2 of the oldest German journals in Zoology go for 'platinum' open access
Deutsche Entomologische Zeitschrift and Zoosystematics and Evolution join
the family of Pensoft journals


Enough has been written and said about "platinum" open access as a step
beyond the "green" and "gold" open access models. However, comparatively
little has been seen of its practical implementation. On 1 January 2014, two
of the oldest German journals in Zoology - Deutsche Entomologische
Zeitschrift and Zoosystematics and Evolution - make a step right into the
future by joining the journal publishing platform of Pensoft Publishers and
adopting "platinum" open access

For Pensoft, "platinum" open access means not just that the articles and all
associated materials are free to download and that there are no author-side
fees but even more so that novel approaches are used in the dissemination
and reuse of published content. This publishing model includes:

    Free to read, reuse, revise, remix, redistribute
    Easy to discover and harvest by both humans and computers
    Content automatically harvested by aggregators
    Data and narrative integrated to the widest extent possible
    Community peer-review and rapid publication
    Easy and efficient communication with authors and reviewers
    No author-side fees

Deutsche Entomologische Zeitschrift and Zoosystematics and Evolution are
titles of the Museum für Naturkunde, Berlin. Deutsche Entomologische
Zeitschrift, founded in 1857 as Berliner Entomologische Zeitschrift, is one
of the oldest entomological journals worldwide, and the oldest one in
Germany. It publishes original research papers in English on the
systematics, taxonomy, phylogeny, comparative morphology, and biogeography
of insects. Having long been indexed by Thomson Reuters's Web of Science,
now the journal will go on the route of innovation with Pensoft.

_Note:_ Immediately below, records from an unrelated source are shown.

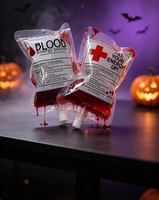 Pochettes à boisson transparentes en plastique imprimées par gravure, anti-humidité, 250ml, 300ml, 380ml, pour lait et aliments pour animaux, sacs de sang pour fête d'Halloween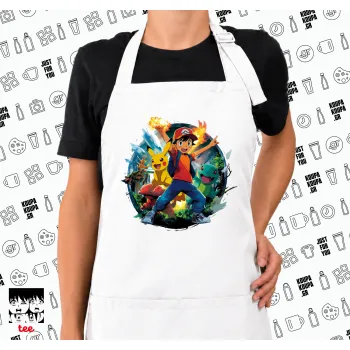 Ash Ketchum & Pikachu, Ποδιά μακριά Σεφ ολόσωμη με τσέπες white (ΕΝΗΛΙΚΩΝ)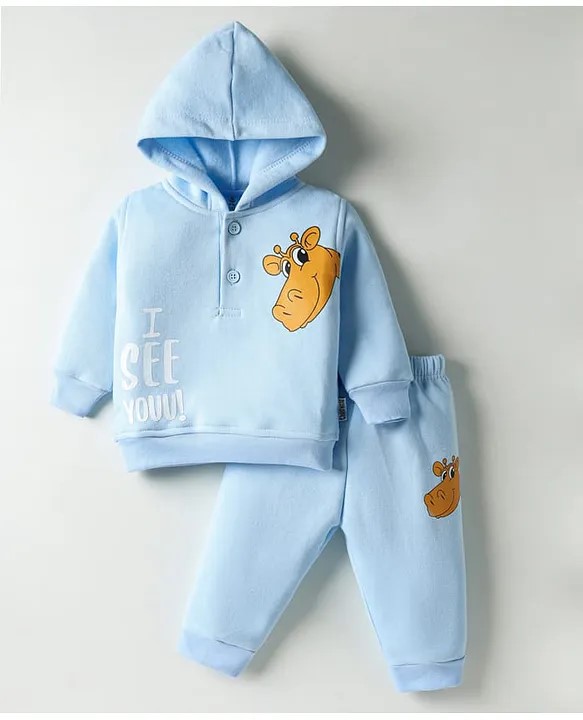 Child World Fleece Knit Full Sleeves Hooded T-Shirt & Lounge Pant Set With Animal Print - Light Blue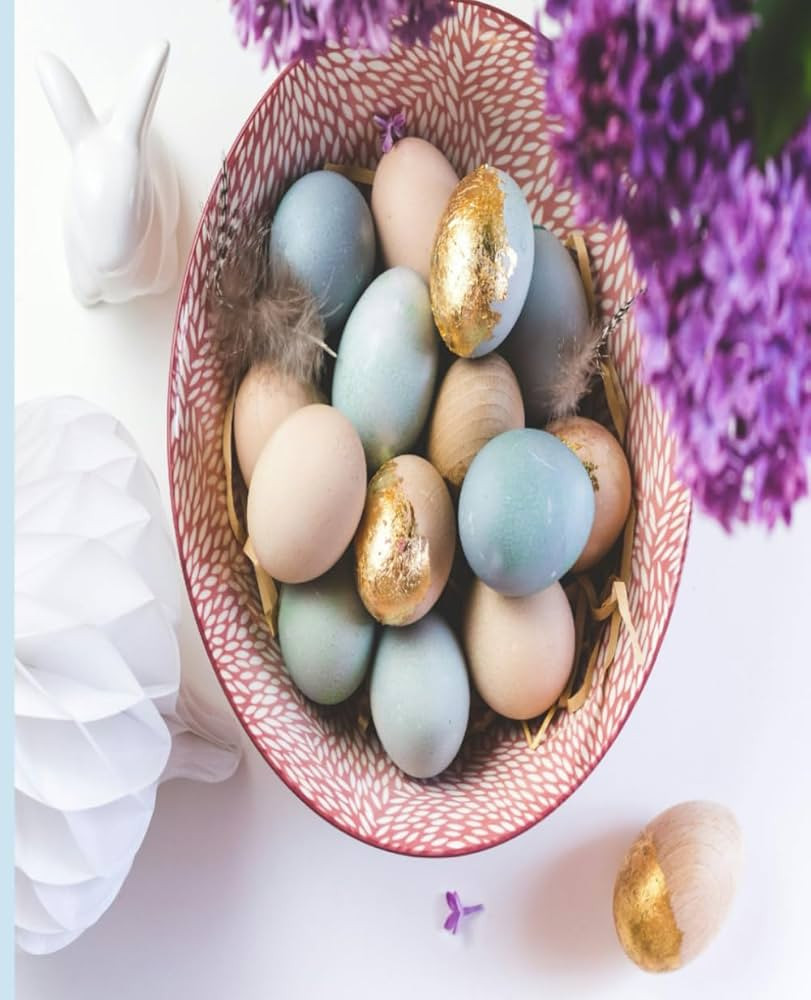 Composition Notebook: Bowl with pastel and golden eggs, purple lilacs and porcelain white bunny. | Amazon (US)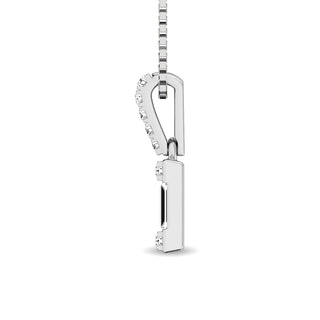 Diamond 1/6 Ct.Tw. Round and Baguette Fashion Pendant in 14K White Gold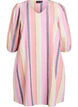 Lyhyt mekko pellavasta ja viskoosista, 3/4-hihoilla., Keltainen, Packshot image number 0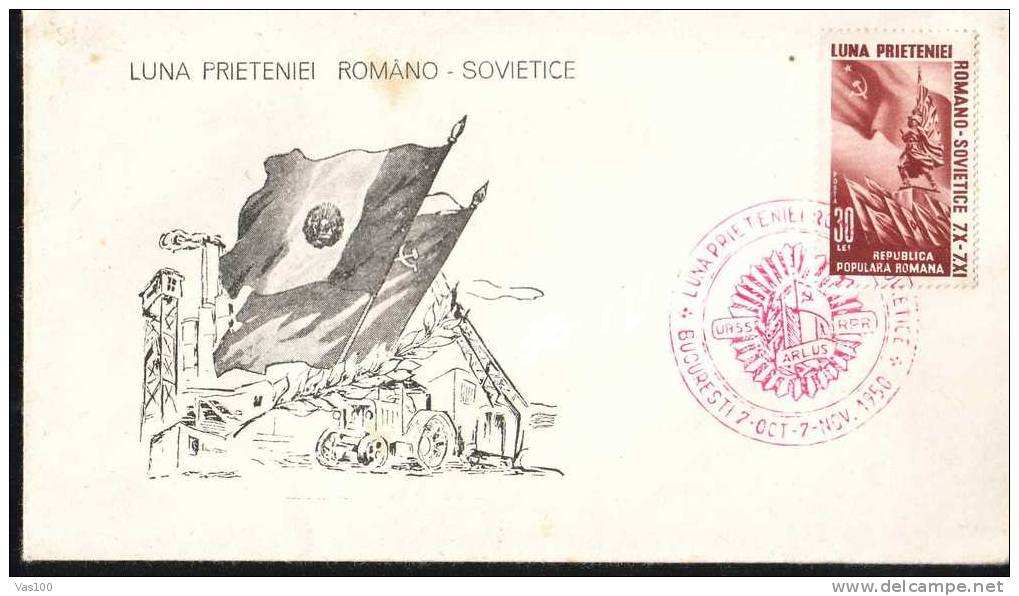 ROMANIA 1950 COVER 1X FDC Friendship Romania-Russia RARE!. - FDC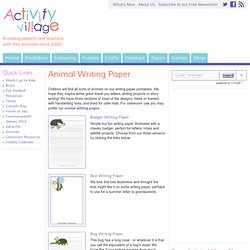 Animal Writing Paper
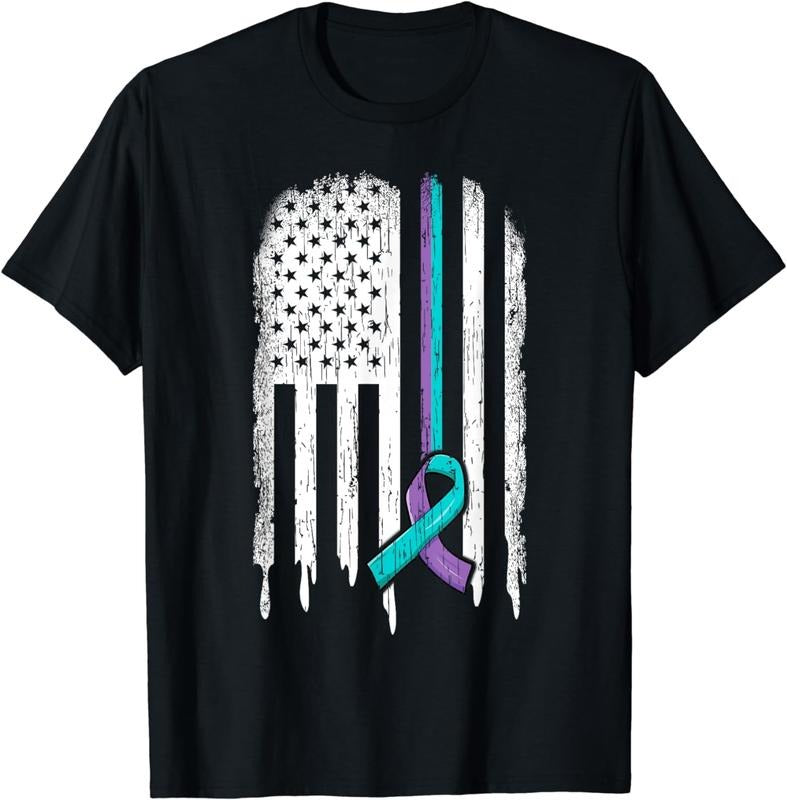 [100% Cotton]Suicide Prevention Shirt USA Flag Ribbon Suicide Survivor T-Shirt Hoodie, Sweatshirt | RetroVerseTees.com
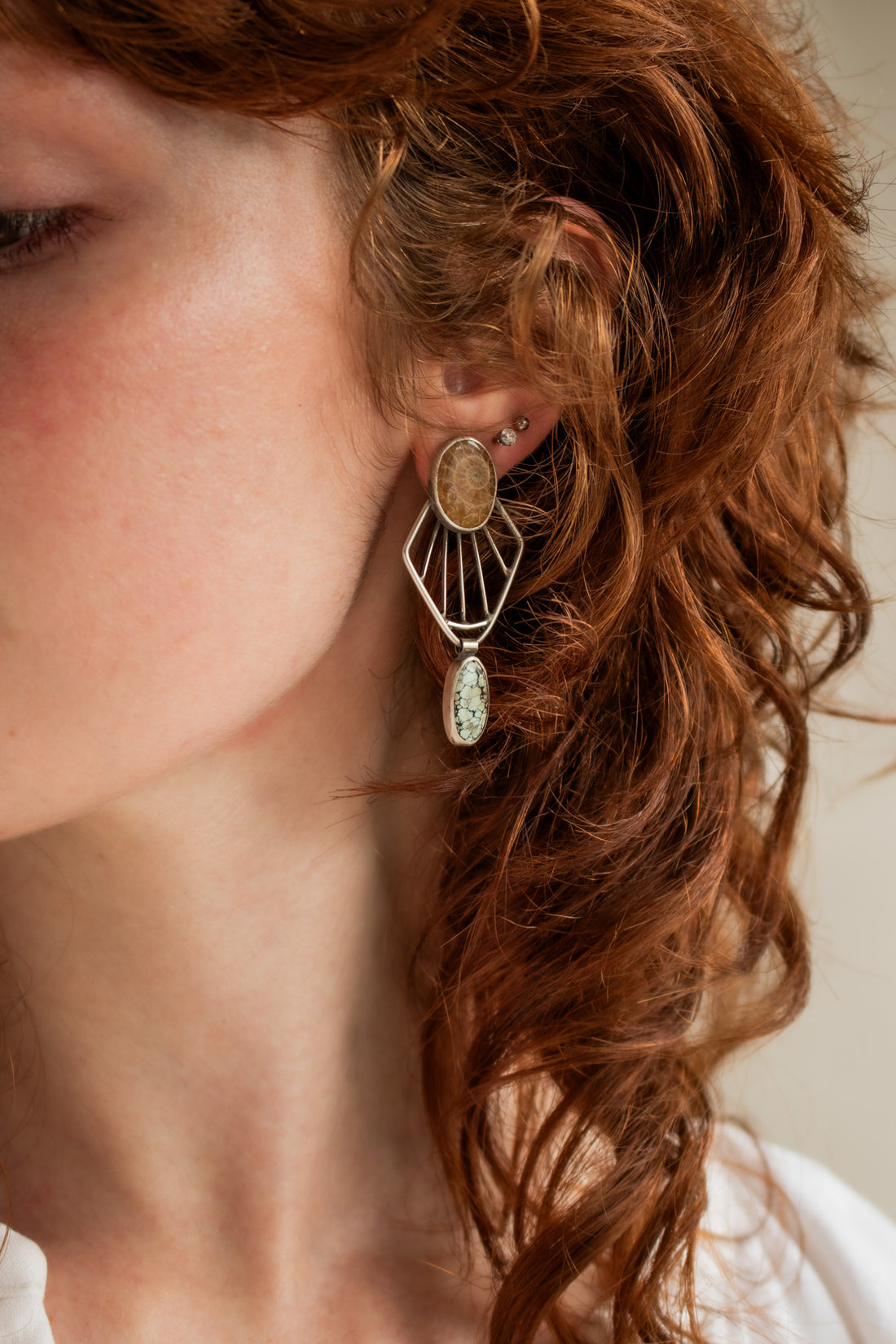 Ammonite & #8 Turquoise Radiate Stud Earrings
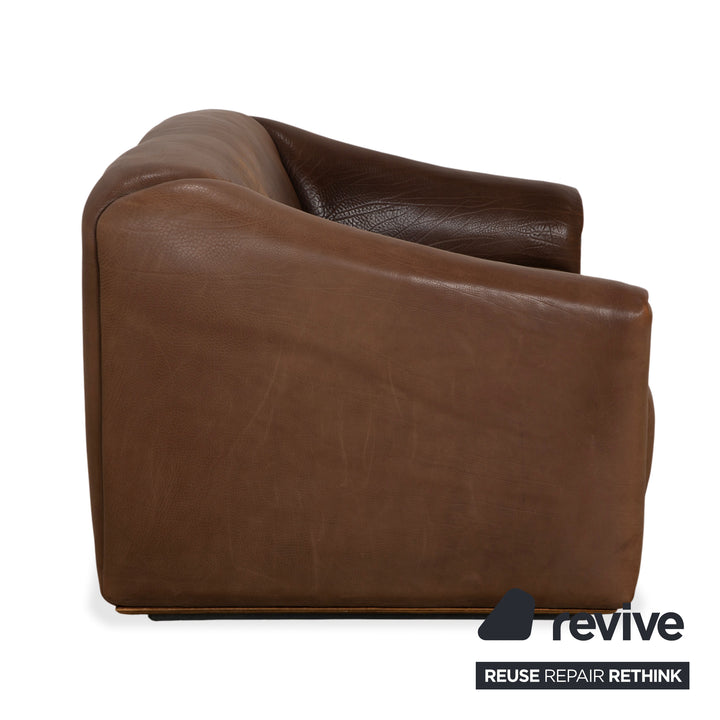 de Sede DS-47 Leder Zweisitzer Braun Cognac Sofa Couch Vintage manuelle Funktion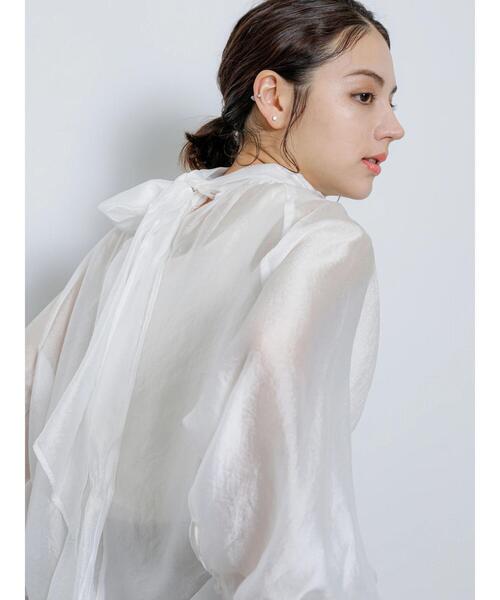 sheller シェリエ　2wayステッチボウタイブラウス　ホワイト sheller シェリエ ブラウス シェリエ sheller ボウタイブラウス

Zoosystematics and Evolution, formerly Mitteilungen aus dem Museum für
Naturkunde in Berlin, Zoologische Reihe - is an international, peer-reviewed
life science journal devoted to whole-organism biology, that also has a rich
history behind itself (established in 1898). It publishes original research
and review articles in the field of zoosystematics, evolution, morphology,
development and biogeography at all taxonomic levels.